Feminist writer, author, editor
(1941– )
I loved nature and being outside, so when we moved to Fieldston from Washington Heights, the idea of living in a place with a lot of trees and private houses was very appealing. Fieldston, which is a section of Riverdale, looks a lot like Larchmont or Scarsdale, but unlike Larchmont or Scarsdale it has hills and rocks so the houses aren’t in straight rows. Some are up on big outcroppings of rocks, and others, like ours, are below on the street level. I don’t think I knew that Riverdale was part of the Bronx. I don’t think I was aware of the boroughs at all.
I was a tomboy. My favorite outfit was my flannel-lined jeans with matching flannel shirt. You got dressed up in a skirt or dress when you went “into the city,” and I didn’t want to get dressed up, so I avoided going into the city. The Fieldston School, which was a few blocks from my house, was my home base.
I loved being on the basketball team. I loved the practices. I loved getting on the bus to go to away games. I loved having a number. Seventeen. Years later, Title IX (legislation that banned sex discrimination at government-funded educational institutions) changed the nature of sports for girls.
In my day, teams like the one I was on were second-class citizens. We played in an old gym, while boys monopolized the new one. No one came to watch us. Even our parents didn’t come. I guess it didn’t seem as important a school event as, say, a class play. When I got to college there was no girls’ basketball team at all. It’s hard to imagine today; my daughter played volleyball all through high school and college and now plays on a coed city team. She loves volleyball the way I loved basketball and she’s been able to make it part of her life. Title IX was too late for me, but it has affected me in watching my daughter. I think it was one of the major achievements of the women’s movement.
Being popular was as important at Fieldston as anywhere else in the fifties, even though the Ethical Culture philosophy that guided the school made a big point of community building and respect for each other. Socially, the goal was to be “a fabulous kid.” It meant you were a team player. That you were well rounded. But most of all, it meant that people liked you.
There were a hundred and three kids in my class. One day, one of them, who was a friend of mine, said, “You’re so great and you’re so popular and you’re head of the student council—and I only know one person who doesn’t like you.” I went bananas and I got out all the yearbooks and I made lists of who it could possibly be. It obsessed me for weeks. And later—years later—it dawned on me. I know who that one person was. It was the person who told it to me.
Like most women of my generation, I expended a lot of energy trying to be liked. I never asked, Do I like this person? Do I want to be with this person? Why am I working so hard to make somebody like me who I have no interest in? Now I do.
Also like most women of my generation, I was ambivalent about being smart. This came out most clearly in our advanced math class. The three or four of us girls in the class all suffered from what came to be called “math anxiety.” Because everyone “knew” that girls weren’t good in math, we always felt that if we got the answer to a hard problem it was a fluke. No matter how many flukes we achieved, we were sure that we would get the next one wrong. Our teacher, Hans Holstein, loved giving the class challenging problems, and he never understood why we were so stressed while the boys were so exuberant. “Math anxiety” was something else the women’s movement helped us understand—and overcome.

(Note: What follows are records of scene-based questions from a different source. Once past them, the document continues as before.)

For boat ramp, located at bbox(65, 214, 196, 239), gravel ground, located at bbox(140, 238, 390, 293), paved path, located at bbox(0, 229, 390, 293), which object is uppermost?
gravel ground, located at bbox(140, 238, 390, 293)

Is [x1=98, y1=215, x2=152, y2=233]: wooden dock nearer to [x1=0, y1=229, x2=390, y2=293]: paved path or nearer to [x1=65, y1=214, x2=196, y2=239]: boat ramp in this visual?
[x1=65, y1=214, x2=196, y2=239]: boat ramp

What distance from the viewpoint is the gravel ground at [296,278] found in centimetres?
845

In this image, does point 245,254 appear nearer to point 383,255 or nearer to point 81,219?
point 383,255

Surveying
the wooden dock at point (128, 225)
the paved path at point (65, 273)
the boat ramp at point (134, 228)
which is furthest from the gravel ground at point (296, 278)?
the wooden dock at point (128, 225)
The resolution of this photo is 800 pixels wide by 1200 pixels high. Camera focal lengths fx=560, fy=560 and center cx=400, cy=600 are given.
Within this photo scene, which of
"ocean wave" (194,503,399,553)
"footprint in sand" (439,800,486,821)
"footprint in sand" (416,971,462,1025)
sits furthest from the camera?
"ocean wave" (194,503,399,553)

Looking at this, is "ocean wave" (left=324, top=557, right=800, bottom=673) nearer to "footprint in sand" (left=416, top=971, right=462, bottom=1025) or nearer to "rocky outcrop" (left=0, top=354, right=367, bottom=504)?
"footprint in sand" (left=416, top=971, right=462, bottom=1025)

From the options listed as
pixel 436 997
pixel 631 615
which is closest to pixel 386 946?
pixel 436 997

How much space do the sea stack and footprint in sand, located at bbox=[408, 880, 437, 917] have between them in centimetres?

Something I never really outgrew was my lack of interest in clothes. My mother would take me to Loehmann’s, the big department store near Fordham Road. They had this big open women’s changing room, and everybody tried on clothes in front of everybody else. That was my first experience seeing older women’s bodies. And girdles. Those orangey skin-colored girdles. It was fascinating and a bit shocking. The women there were not only big, they were loud and demanding. They would yell at salespeople. They fought over garments. It was a real Bronx experience. I don’t think anybody who used that changing room would ever forget it.